Don’t be fooled by labels like ‘healthy’ and ‘no sugar added’. One man who has been trying to decode these food labels and teach Indians how to read them is Revant Himatsingka aka ‘foodpharmer’ on Instagram.

For the past year, this 32-year-old has been leading the charge in promoting health literacy and raising awareness about the importance of reading food labels before making purchases. Through his Instagram page, he has gathered a following of over 2.2 million people.

Having left behind a lucrative Rs 2 crore job on Wall Street, this certified health coach is on a mission to spark a “health revolution” in the country.

“Indians are educated but not health literate. I’m therefore focusing on health literacy, with my major target being children. You should develop healthy habits in children from day one and keep them away from junk to reduce the likelihood of developing health issues later,” shares Revant.

Holding large FMCG conglomerates accountable

Growing up in a 90s Kolkata, Revant had a regular childhood, which included biscuits, packaged foods, and drinks like Bournvita. The young boy was then blissfully unaware of the harmful effects of the food he consumed, like millions of Indians.

Revant wants Indians to learn the importance of reading food labels
Revant wants Indians to learn the importance of reading food labels.

**Data extract:**
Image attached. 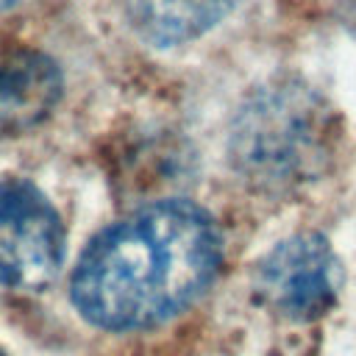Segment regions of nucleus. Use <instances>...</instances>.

**To be done:**
1. According to the food-label article, how many people follow Revant's Instagram page?
2. List every food or drink that the food-label article says was part of Revant's childhood.
3. Continue the article about Revant and food labels, picking up after its final sentence.

**Answer set:**
1. Over 2.2 million people.

2. Biscuits, packaged foods, and drinks like Bournvita.

3.
He slowly learnt the importance of nutrition over the second decade of his life, which he spent largely in the US. Revant moved to New York for his undergraduate degree in finance and management in 2011. It was also the time that he started taking an interest in food and nutrition, which eventually got cemented with a health coach certification in 2015.

He also started reading food labels carefully during his grocery store runs. “I wanted to eat healthy and started paying more attention to the ingredient list. I soon realised that most companies are saying something on the front of the pack, while the back states a different story. I slowly learnt about the ingredients like the emulsifiers, colours, etc,” he adds.

He was angered when he realised that while the company states that the product is natural, organic, and very good for you, the truth is far from it. This led to intense research on the topic of nutrition and food labels over the past decade of his life.

“I had an interest in creating social impact and looked at various avenues where I could provide help. I realised that health is one of the most important pillars of life, and what we eat directly impacts it. Therefore, I decided to focus on solving this problem in a structured manner,” Revant tells The Better India.

Revant quit a job on Wall Street to educate people about nutrition
Revant quit a job on Wall Street to educate people about nutrition.

In fact, his desire to create impact first materialised as a self-book called Selfienomics in 2016, which interestingly had information on reading food labels! While he had realised the importance of this topic, it was seven years later that he decided to make it the mission of his life.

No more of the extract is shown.